Niech wam będzie na szczęście, ludzie kamienni, co nie miłujecie pieśni, śmiejecie się z poezji, wyszydzacie uczucie i wierzycie w rozum tylko; nikt z tych co cierpią sercem, na waszą prozę się nie pomienia. A jeśli świat ma się przerobić wedle waszej formy i programu, błogo nam będzie umierać, abyśmy go nie widzieli.
Drzwi się otwarły z trzaskiem, pani Laura wleciała, wpadła, rzuciła się w objęcia przyjaciółki, a tyle na raz chciała powiedzieć, że się zakrztusiła uczuć i wyrazów natłokiem.
— Siadaj! — zawołała prowadząc Lenorę do kanapy — podnieś tę śliczną główkę, niech ci się przypatrzę, niech zobaczę, co z ciebie zrobiła ta romantyczna włóczęga. A! strasznieś się opaliła! — dodała po chwili.
— A, jak Cyganka! — śmiejąc się z rezygnacją przerwała Lenora — to było w naturze moich przeznaczeń. Jak tylko znalazłam się w mym żywiole, na powietrzu, musiałam odzyskać mego rodu cerę.
— Ale ci z tym ładnie, oryginalnie — rzekła Laura poprawiając się — to nic nie szkodzi. A! napędziłaś nam też strachu tą eskapadą, heroino ty moja! — Pocałowała ją w czoło. — A co się za tobą lord natęsknił, jak mnie nudził pytaniami...

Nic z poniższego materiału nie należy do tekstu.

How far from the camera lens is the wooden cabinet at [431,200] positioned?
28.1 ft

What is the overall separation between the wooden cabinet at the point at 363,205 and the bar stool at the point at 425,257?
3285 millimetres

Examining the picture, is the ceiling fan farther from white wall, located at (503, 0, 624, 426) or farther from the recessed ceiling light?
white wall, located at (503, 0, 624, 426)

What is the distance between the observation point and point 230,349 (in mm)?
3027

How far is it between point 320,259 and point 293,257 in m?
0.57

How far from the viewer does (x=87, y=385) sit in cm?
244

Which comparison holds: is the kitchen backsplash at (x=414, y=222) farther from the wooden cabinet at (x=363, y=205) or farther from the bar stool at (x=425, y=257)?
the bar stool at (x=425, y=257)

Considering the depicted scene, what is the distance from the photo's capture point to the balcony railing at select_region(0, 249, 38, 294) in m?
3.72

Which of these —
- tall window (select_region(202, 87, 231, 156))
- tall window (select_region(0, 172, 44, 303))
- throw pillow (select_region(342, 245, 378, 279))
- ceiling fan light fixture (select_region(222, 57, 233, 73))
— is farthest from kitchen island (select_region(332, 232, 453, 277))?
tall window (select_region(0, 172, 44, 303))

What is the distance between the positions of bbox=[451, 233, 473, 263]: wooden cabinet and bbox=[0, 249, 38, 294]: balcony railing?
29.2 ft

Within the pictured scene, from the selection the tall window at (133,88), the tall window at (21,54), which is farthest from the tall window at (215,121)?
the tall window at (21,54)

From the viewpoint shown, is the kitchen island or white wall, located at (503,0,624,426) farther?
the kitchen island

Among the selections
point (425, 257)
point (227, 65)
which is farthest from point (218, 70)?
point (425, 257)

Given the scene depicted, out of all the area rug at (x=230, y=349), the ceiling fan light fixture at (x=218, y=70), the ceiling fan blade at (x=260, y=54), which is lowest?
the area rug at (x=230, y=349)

Lenora mocno się zarumieniła.
— Przychodził do mnie dlatego tylko, że mu salon mój przypominał wieczorne wasze rozmowy... sam mi się do tego przyznał. Oczarowałaś go. Zmartwi się, gdy usłyszy, że z sobą przywiozłaś, a raczej za wozem okutego przywlokłaś niewolnika, jakiegoś z Węgier magnata.
Lenora się uśmiechnęła.
— To mój wybawiciel.
— I zakochany szalenie? — cicho spytała Laura.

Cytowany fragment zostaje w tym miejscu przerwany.